Azerbaijan calls on EU to show same sensitivity for Nagorno-Karabakh over Crimea

Azerbaijan calls on EU to show same sensitivity for Nagorno-Karabakh over Crimea

ISTANBUL
Azerbaijan calls on EU to show same sensitivity for Nagorno-Karabakh over Crimea

A man passes a mural showing a map of Crimea in the Russian national colours on a street in Moscow March 25, 2014. REUTERS Photo

Azerbaijan has called on the European Union to show the same sensitivity as it has displayed for Ukraine on Crimea on the Nagorno-Karabakh conflict, which remains frozen after a two-decade stalemate.

Elkhan Suleymanov, chair of the Azerbaijan delegation to the EuroNest Parliamentary Assembly and a member of the Council of Europe, addressed top EU officials over the issue last week, saying there were “strong discrepancies in the behavior of the European Union related to such illegal attacks against the territorial integrity and sovereignty of countries in the Eastern Partnership of the EU” vis-à-vis the Crimean crisis.

While supporting the territorial integrity of Ukraine, Suleymanov criticized the “double standards” of the EU, demanding that European institutions show the same level of support, through declarations and supportive actions for Azerbaijan and its territorial integrity, as it has done for Ukraine.

Armenian-backed separatists took Nagorno-Karabakh, a region with a significant Armenian population, from Azerbaijan in a war in the early 1990s that claimed an estimated 30,000 lives.
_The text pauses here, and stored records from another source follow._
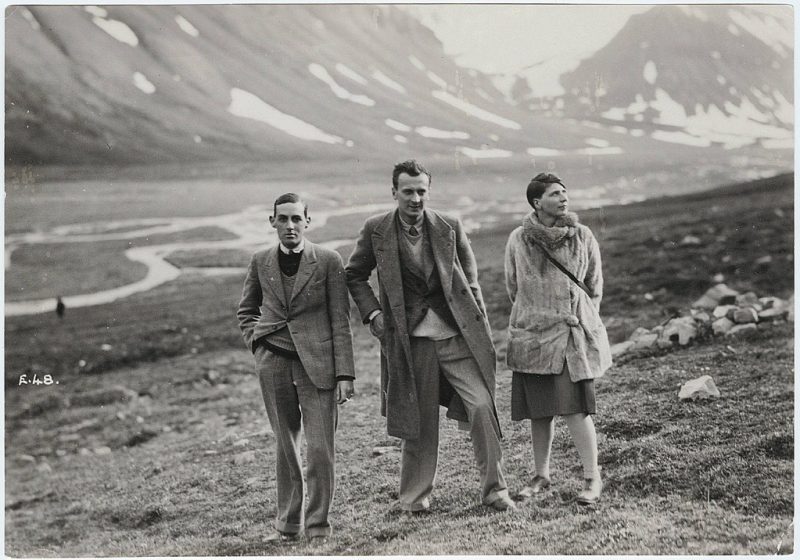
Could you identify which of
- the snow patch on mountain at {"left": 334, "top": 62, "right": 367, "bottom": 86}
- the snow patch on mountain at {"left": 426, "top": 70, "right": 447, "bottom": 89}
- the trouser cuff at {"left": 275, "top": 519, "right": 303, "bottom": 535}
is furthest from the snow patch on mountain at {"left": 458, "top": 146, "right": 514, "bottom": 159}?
the trouser cuff at {"left": 275, "top": 519, "right": 303, "bottom": 535}

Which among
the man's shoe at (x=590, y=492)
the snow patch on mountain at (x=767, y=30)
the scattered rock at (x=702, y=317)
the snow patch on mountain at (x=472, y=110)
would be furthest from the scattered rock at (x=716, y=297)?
the man's shoe at (x=590, y=492)

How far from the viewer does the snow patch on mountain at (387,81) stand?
12.5m

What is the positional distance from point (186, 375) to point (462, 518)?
754cm

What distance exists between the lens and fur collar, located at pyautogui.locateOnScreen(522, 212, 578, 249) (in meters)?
4.78

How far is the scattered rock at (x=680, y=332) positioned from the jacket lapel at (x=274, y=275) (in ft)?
15.2

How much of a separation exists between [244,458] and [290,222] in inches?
133

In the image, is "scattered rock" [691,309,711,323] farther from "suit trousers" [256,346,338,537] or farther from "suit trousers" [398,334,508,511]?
"suit trousers" [256,346,338,537]

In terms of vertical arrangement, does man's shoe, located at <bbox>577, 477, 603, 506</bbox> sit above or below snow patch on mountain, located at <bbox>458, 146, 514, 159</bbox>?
below

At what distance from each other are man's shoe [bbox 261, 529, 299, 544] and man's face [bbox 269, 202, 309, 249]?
175 cm

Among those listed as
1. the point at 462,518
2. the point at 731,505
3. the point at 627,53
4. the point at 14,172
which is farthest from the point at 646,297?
the point at 14,172

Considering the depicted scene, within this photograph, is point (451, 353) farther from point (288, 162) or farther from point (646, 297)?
point (288, 162)

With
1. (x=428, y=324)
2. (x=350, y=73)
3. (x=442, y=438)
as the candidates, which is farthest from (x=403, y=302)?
(x=350, y=73)

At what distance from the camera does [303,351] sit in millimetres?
4664

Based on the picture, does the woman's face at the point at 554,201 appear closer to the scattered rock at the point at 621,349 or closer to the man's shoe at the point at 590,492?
the man's shoe at the point at 590,492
A 1994 cease-fire ended major hostilities, but no peace accord has been reached, and clashes regularly erupt. About 20 troops from either side have been killed on the frontier in the past year.

Last week, Ukraine’s interim government recalled its ambassador to Yerevan for consultations after Armenia’s president backed Russia’s annexation of Crimea. Armenian President Serzh Sargsyan told Russian counterpart Vladimir Putin in a phone call that Moscow’s annexation Crimea was a “model for the realization of self-determination.”

“I want to remind you that Nagorno-Karabakh is not a frozen conflict and that it deserves just as much attention as does the crisis in Ukraine,” Suleymanov said, warning that it was a dangerous source of instability for the entire South Caucasus.